# Texts for Three Weeks of Preaching



## NM_Presby (Nov 6, 2022)

Hi all,
I’m filling the pulpit at a small church near me for three weeks later this month and into December. I’m trying to determine what I should preach on for those three weeks. Obviously this will be decided with prayer and deep consideration, but to get some ideas going I was hoping to get suggestions from you all on passages/books that might work well. 

I’m primarily trying to think of unified texts that divide well into three sermons, but if there is something on the more “topical” side you can’t resist, feel free to share. 

P.S., I do know there was a similar thread many years ago, and I looked at it, but I figured the membership of the board has changed enough I’ll probably get some new ideas with a new thread.


----------



## Edward (Nov 6, 2022)

The Lord's Prayer. Read Matthew 6:9-13 each week, the three sermons on Matthew 6:11, 6:12, 6:13. Alternate division would be vs 9-10 the first week, 11-12 the second week, and 13 the third week. 

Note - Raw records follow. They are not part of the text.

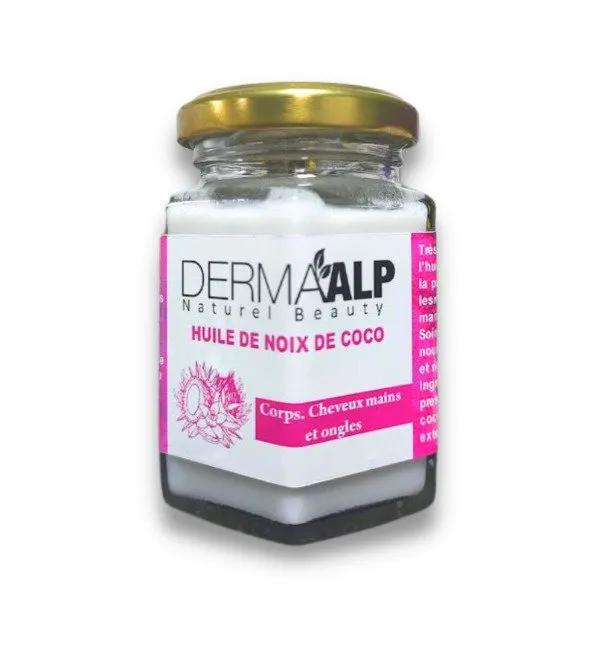 DERMAALP Huile De Noix De Coco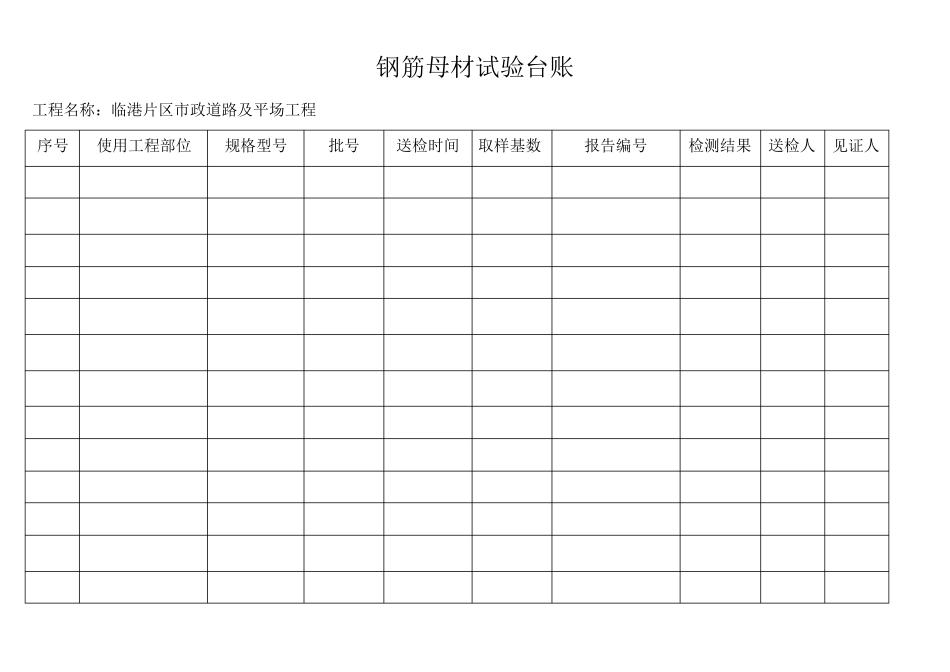 原材料送检台账_第2页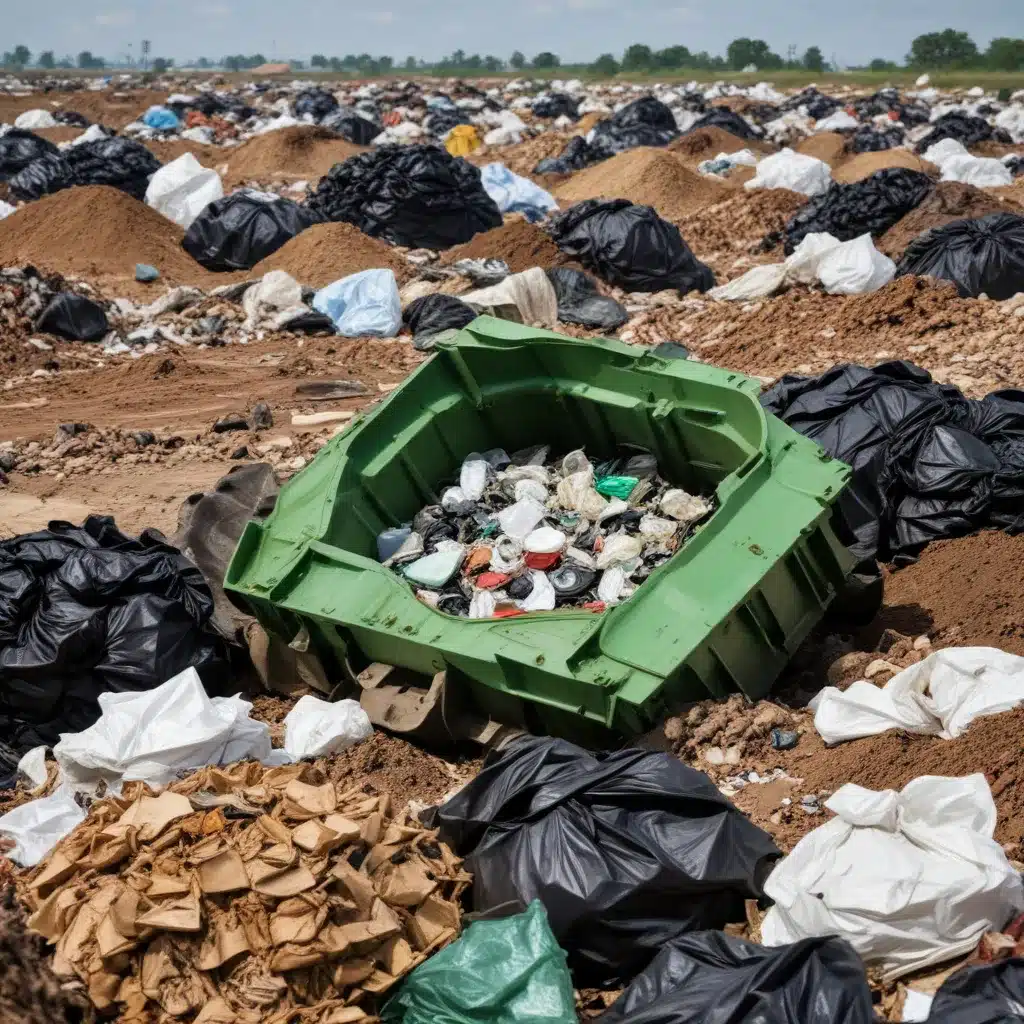 Advancing Sustainable Waste Management through Public-Private Partnerships: Innovative Models and Case Studies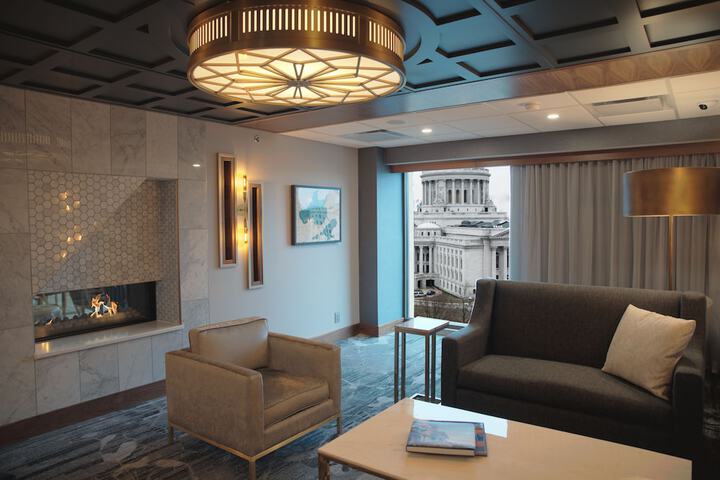 The Madison Concourse Hotel and Governors Club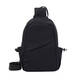 Qara İdman Çiyin Çantası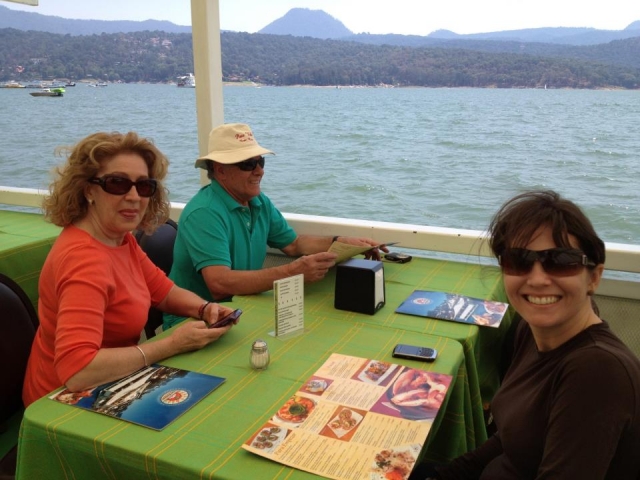 Disfruta del barco en familia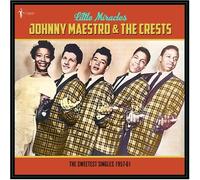 Maestro,Johnny & The - Little Miracles: The Sweetest Singles 1957-61 [New Vinyl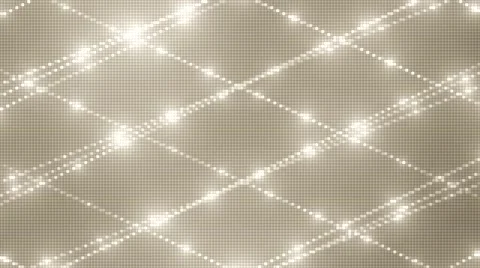 Abstract gold motion background with rays sparkles. Stock Footage 53801995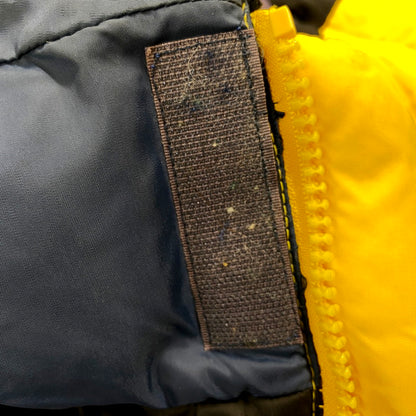 【現状渡し品】【メンズ】 BEAR ベア 90S USA 620 FILL POWER フィルパワー EXPEDITION DOWN JACKET エクスペディションダウンジャケット アウター 146-250920-ya-08-izu サイズ：M カラー：マルチ 万代Net店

I don't know how deep you'll be able to get into it in 3 weeks, our pastors are 8 weeks into the series (a subpart of a series on the Sermon on the Mount that started in April).

Reactions: Like 1


----------



## Taylor (Nov 6, 2022)

I preached through Nahum in three weeks. The book breaks up nicely into three chunks.

Reactions: Like 1


----------



## John The Baptist (Nov 6, 2022)

Titus 3:3-8 on good works and:
1. regeneration
2. justification
3. adoption


Half exegesis, half topical, I think. Good way to introduce these doctrines and their relationship to good works. I come from a very Arminian/legalist background so this type of teaching is needed in those circles and I’ve been dwelling over it for awhile.

Reactions: Like 1


----------